江彬道:「西邊盜寇或許會少些,因為中原地區的盜寇主要是在太行山東麓流竄,不過陛下……從這里越往西南方走就越荒涼,加上中原地區又在鬧災荒,只有進關中才能遇到繁華的集鎮。」

朱厚照惱火地道:「朕去關中作何既然去西南方不方便,那就先在周邊逛逛,不行的話南下直奔真定府,往江淮去。」

江彬心里直打怵。

因為離開宣大地界他基本就是兩眼一抹黑,不知該接下來的路程該怎么走,而且江彬也擔心會遇到匪寇,若皇帝有了什么三長兩短的話,他的小命就沒了,什么榮華富貴都是一場空。

「朕餓了,有沒有吃食先生火做飯吧!」朱護照疲倦地一揮手,「這幾天連續趕路,朕身體有些撐不住,最好能找個地方歇息幾天。」

江彬眼前一亮,連忙道:「陛下,您出蔚州城後,想來尾隨你的擰公公一行定會四處找尋,若可以找處民宅躲上幾天,他們以為您走遠了,就會到前邊去找人……到時候咱們就可以從容躲過,隨便到哪兒都行。」

朱厚照終於露出久違的笑容,誇獎道:「好,這主意不錯,先找到民宅,不需要多好,只要有床榻就行。總歸比露宿山間好多了吧再就是燒水做飯,若是能有女人暖被窩,讓朕暖和暖和就更好了。」

江彬為難地道:「陛下,這周圍要找民宅應該不難,村落很多,但現在那些村子里的人怕是都逃難去了,連個人影都沒有,更何況是女人再者……這鄉野村婦您也看不上眼啊。」

朱厚照臉色多少有些不悅:「那行吧,先找到住的地方再說,把馬匹都藏起來,不能露餡兒。若實在找不到吃的,就試著去周邊的市鎮買,但切記不能暴露行藏。」

……

……

朱厚照告別錦衣玉食、飯來張口衣來伸手的優越生活,過起了顛沛流離挨餓受凍的苦日子,不過這只是上的痛苦,此時小擰子、張永等人則是精神方面備受煎熬。
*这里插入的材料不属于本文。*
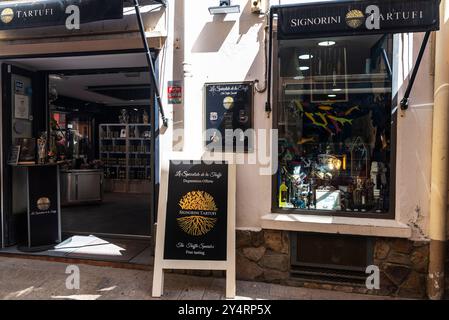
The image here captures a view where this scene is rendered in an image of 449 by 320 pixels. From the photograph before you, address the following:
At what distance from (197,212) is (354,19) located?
7.94ft

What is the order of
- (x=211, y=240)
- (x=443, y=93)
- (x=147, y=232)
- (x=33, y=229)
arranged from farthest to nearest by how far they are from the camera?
(x=147, y=232)
(x=33, y=229)
(x=211, y=240)
(x=443, y=93)

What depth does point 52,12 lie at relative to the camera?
3.50m

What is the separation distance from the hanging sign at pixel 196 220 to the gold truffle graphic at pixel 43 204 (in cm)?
208

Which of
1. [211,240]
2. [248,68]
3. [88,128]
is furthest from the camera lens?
[88,128]

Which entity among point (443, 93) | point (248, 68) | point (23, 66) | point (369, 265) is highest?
point (23, 66)

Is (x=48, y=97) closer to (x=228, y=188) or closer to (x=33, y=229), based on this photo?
(x=33, y=229)

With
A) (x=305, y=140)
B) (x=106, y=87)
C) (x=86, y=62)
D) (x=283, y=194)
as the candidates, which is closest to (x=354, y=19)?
(x=305, y=140)

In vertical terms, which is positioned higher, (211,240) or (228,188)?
(228,188)

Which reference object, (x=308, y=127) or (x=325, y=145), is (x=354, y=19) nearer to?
(x=308, y=127)

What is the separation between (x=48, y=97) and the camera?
5066mm

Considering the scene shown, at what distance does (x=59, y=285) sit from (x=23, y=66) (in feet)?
10.5

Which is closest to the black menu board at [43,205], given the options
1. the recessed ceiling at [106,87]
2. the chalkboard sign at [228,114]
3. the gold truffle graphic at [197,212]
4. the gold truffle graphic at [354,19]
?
the recessed ceiling at [106,87]

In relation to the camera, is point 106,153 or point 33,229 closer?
point 33,229
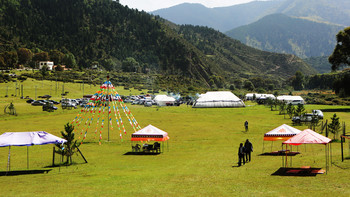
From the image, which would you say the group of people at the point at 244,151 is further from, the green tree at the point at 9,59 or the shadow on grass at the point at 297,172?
the green tree at the point at 9,59

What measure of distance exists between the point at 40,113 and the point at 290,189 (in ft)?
217

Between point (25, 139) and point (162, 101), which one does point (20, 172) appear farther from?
point (162, 101)

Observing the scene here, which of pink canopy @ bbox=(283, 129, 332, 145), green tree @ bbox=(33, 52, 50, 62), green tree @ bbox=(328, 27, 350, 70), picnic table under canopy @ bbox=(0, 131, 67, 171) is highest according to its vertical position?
green tree @ bbox=(33, 52, 50, 62)

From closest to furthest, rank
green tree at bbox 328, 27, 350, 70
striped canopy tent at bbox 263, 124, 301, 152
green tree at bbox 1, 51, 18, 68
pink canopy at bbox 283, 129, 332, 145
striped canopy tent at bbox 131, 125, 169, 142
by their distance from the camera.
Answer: pink canopy at bbox 283, 129, 332, 145 → striped canopy tent at bbox 263, 124, 301, 152 → striped canopy tent at bbox 131, 125, 169, 142 → green tree at bbox 328, 27, 350, 70 → green tree at bbox 1, 51, 18, 68

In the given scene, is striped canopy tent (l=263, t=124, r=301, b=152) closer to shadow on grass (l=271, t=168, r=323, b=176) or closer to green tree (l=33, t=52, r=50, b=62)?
shadow on grass (l=271, t=168, r=323, b=176)

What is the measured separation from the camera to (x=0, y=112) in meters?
71.4

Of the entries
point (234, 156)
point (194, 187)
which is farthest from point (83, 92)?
point (194, 187)

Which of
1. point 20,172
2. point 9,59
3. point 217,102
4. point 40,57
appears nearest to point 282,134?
point 20,172

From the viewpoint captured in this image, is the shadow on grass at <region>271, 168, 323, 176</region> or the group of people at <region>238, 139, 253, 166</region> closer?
the shadow on grass at <region>271, 168, 323, 176</region>

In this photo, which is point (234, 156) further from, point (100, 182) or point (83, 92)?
point (83, 92)

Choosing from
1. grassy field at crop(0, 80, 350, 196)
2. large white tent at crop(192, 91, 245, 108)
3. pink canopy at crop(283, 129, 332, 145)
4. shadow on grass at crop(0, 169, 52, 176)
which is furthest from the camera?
large white tent at crop(192, 91, 245, 108)

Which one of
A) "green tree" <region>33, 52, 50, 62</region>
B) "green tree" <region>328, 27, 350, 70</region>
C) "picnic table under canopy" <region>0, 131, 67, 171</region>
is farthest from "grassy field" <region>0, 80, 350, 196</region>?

本來朱厚照失蹤的消息沒有泄露出去,剛接受教訓的小擰子等人只能躲在暗處小心觀察,但隨後一連幾天都看不到江彬的人影,再加上守衛在指揮使府邸的官兵撤走,小擰子跟張永立即意識到皇帝應該是偷跑出城了,再次跟他們玩了一把「原地消失」。

「……張公公,這可如何是好,咱不能進宅子去看個究竟,但若陛下又悄悄開溜的話,咱到何處去找尋」

小擰子非常緊張,對於他來說,皇帝就是天,就是地,是他能夠倚靠的全部,若是此行不但沒能勸說皇帝回京城還出了事,那他很可能會身家性命不保。

張永的臉色同樣不好看,此時已入夜,就算想要有所動作也只能等明天再說,當下張永用平和的口吻道:「先等前去探查的人回來匯報……錢寧已派人進趙府查明情況,想來能把事情確定下來。」

一直等到半夜時分,錢寧親自帶著人過來,同時帶來趙府內的最新情況。

「兩位公公,派人進去查探過了,現在基本可以確定,陛下的確不在里面了,但前往何處,則漫無頭緒。」

錢寧也感覺大禍臨頭,他很後悔聽從沈溪的命令前來迎駕,但又知道自己作為錦衣衛指揮使,有些事根本就躲避不了。